◆ WHAT YOU WILL DO
Beginning with the first entry, restate the data word for word and leave out the images.

◆ DATA UNDER STUDY
---
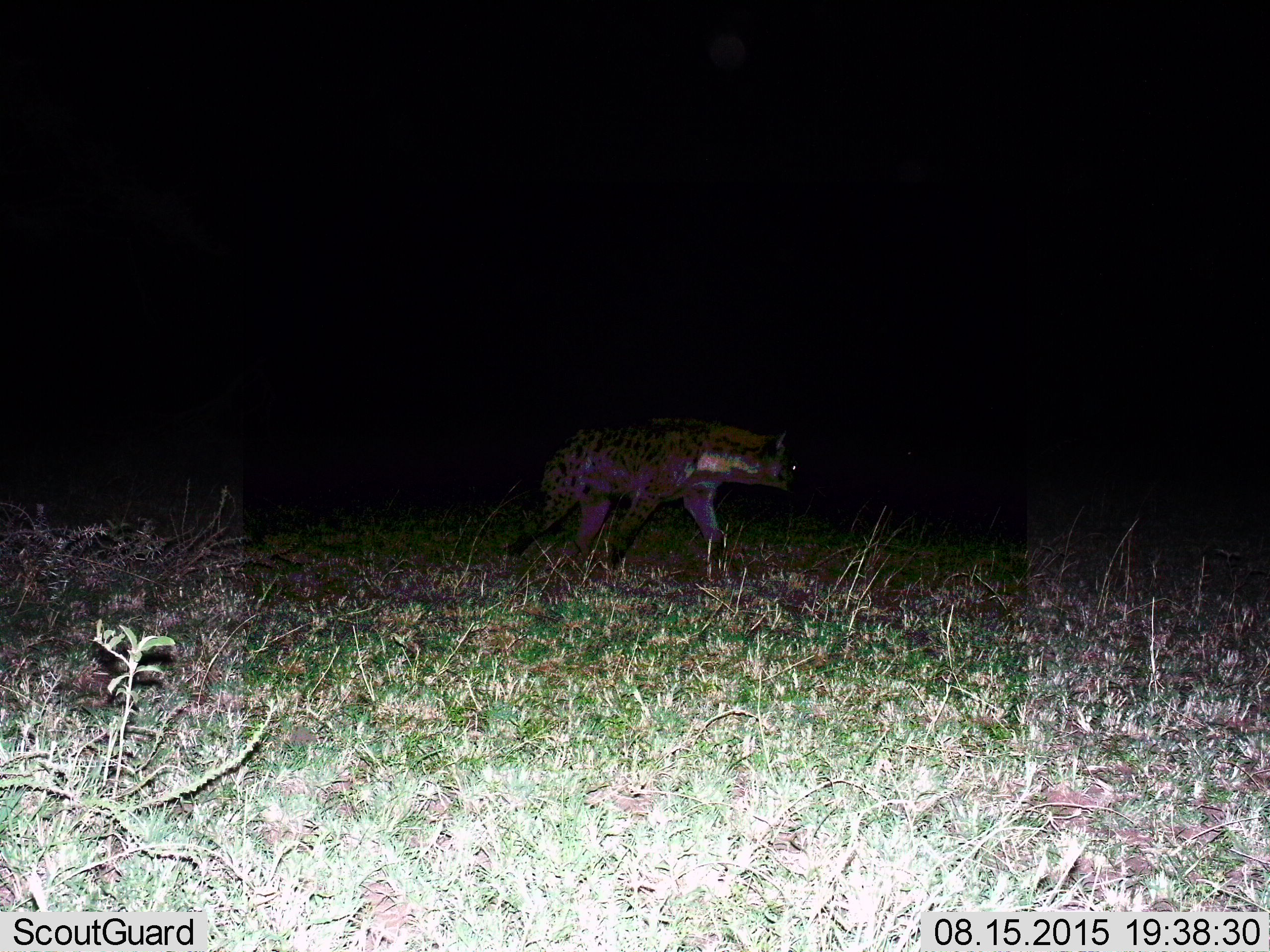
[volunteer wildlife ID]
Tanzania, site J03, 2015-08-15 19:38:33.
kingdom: Animalia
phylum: Chordata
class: Mammalia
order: Carnivora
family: Hyaenidae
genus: Crocuta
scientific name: Crocuta crocuta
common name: spotted hyena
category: hyenaspotted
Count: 1.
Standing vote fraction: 33%.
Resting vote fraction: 0%.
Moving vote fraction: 78%.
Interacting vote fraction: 0%.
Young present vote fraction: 0%.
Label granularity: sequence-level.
---
◆ SOLVED EXERCISE
[volunteer wildlife ID]
Tanzania, site J03, 2015-08-15 19:38:33.
kingdom: Animalia
phylum: Chordata
class: Mammalia
order: Carnivora
family: Hyaenidae
genus: Crocuta
scientific name: Crocuta crocuta
common name: spotted hyena
category: hyenaspotted
Count: 1.
Standing vote fraction: 33%.
Resting vote fraction: 0%.
Moving vote fraction: 78%.
Interacting vote fraction: 0%.
Young present vote fraction: 0%.
Label granularity: sequence-level.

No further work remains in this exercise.